Parker v. CROWN, CORK & SEAL CO., INC., 514 F. Supp. 122 (D. Md. 1981)

US District Court for the District of Maryland - 514 F. Supp. 122 (D. Md. 1981)
April 20, 1981

514 F. Supp. 122 (1981)

Theodore PARKER
v.
CROWN, CORK & SEAL COMPANY, INC.

Civ. A. No. M-80-2839.

United States District Court, D. Maryland.

April 20, 1981.

*123 Norris C. Ramsey, Baltimore, Md., for plaintiff.

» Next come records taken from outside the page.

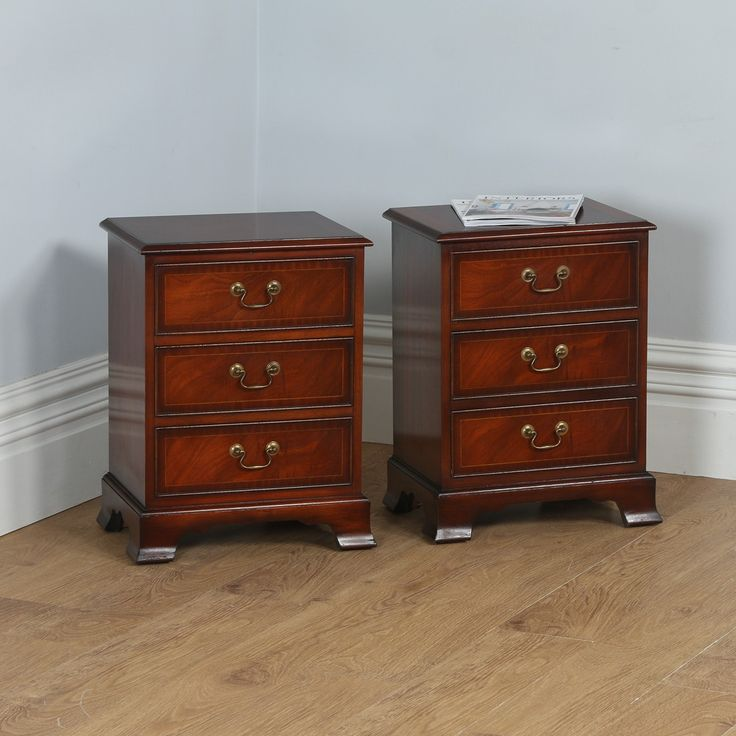 Pair of Georgian Style Mahogany Inlaid Bedside Chests of Drawers by Bradley (Circa 1975)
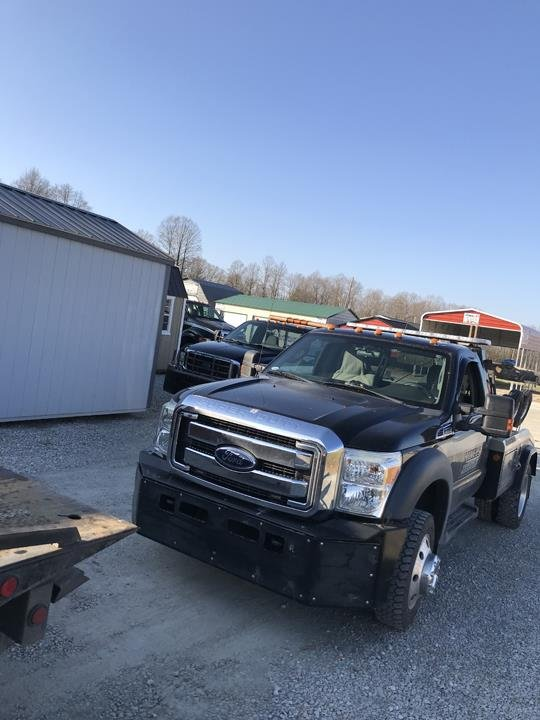 Towing business in Shawswick, IN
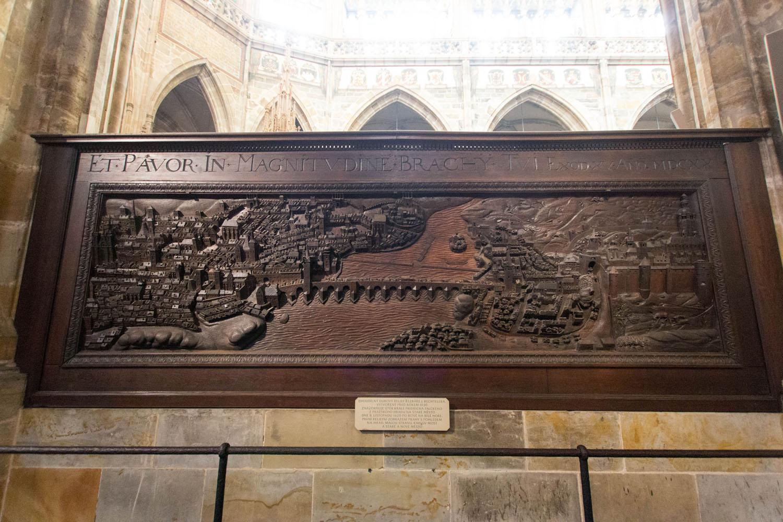 Abbildung der Stadt Prag auf einem Holzrelief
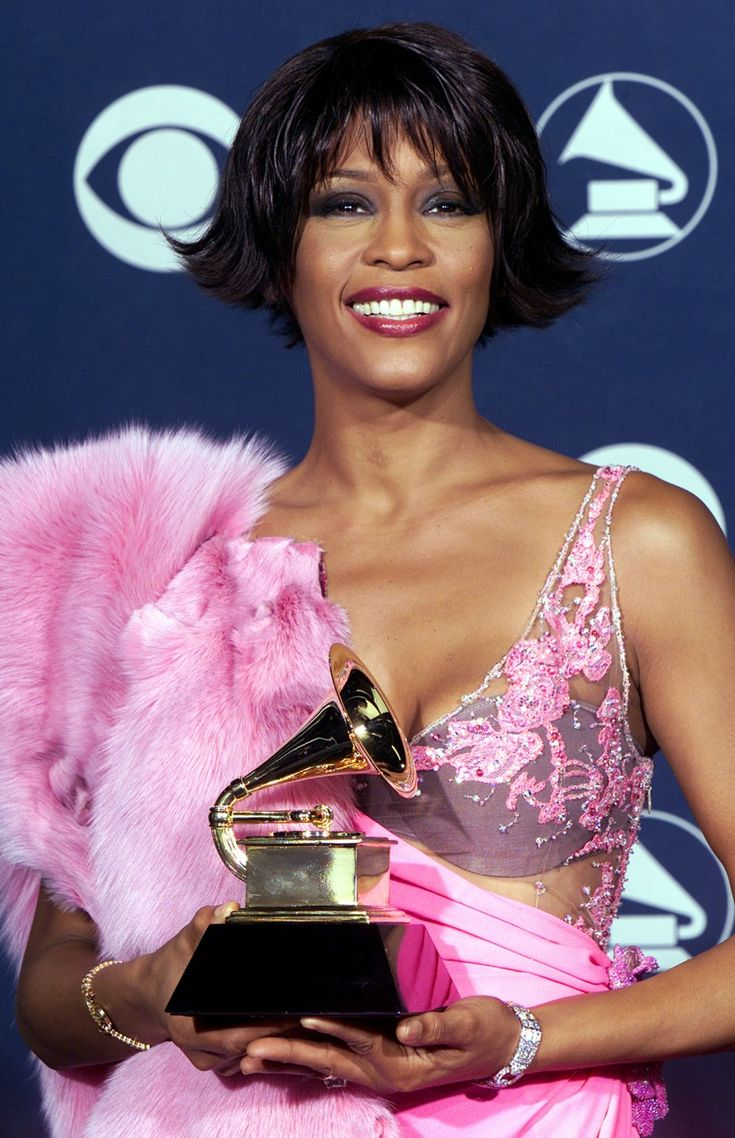 Whitney Houston Hairstyles 481 Best Images About Whitney Houston On Pinterest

George D. Solter, Richard J. Magid, and Francis John Gorman of Whiteford, Taylor, Preston, Trimble & Johnston, Baltimore, Md., for defendant.

 
MEMORANDUM AND ORDER

JAMES R. MILLER, Jr., District Judge.

The plaintiff, Theodore Parker, brought this Title VII action alleging that he was harassed and terminated from his job because of his race. The defendant, Crown, Cork & Seal Company, Inc. (Crown), has moved for summary judgment on the grounds that Parker did not file his complaint in this action within the 90-day period required by 42 U.S.C. § 2000e-5(f) (1). Parker has filed a memorandum opposing Crown's motion. The material facts necessary for a resolution of this motion are undisputed. Since only a legal question is presented, the court concludes that no hearing is necessary. Local Rule 6(E).

 
I. Factual Overview

On July 15, 1977, Parker was permanently discharged by Crown. (Paper No. 14, Ex. 4). On October 3, 1977, he filed a discrimination charge with the Equal Employment Opportunity Commission (EEOC), alleging racially motivated harassment and termination by Crown (Paper No. 15, Ex. B; see Paper No. 14, Ex. 7). By letter dated October 19, 1977, the Maryland Commission on Human Relations (MCHR) notified Parker that his charge had been deferred to it for *124 investigation (Paper No. 14, Ex. 6). The MCHR issued a written decision on September 20, 1978, finding no probable cause to believe that Parker had been terminated or harassed by Crown because of his race (Paper No. 14, Ex. 8).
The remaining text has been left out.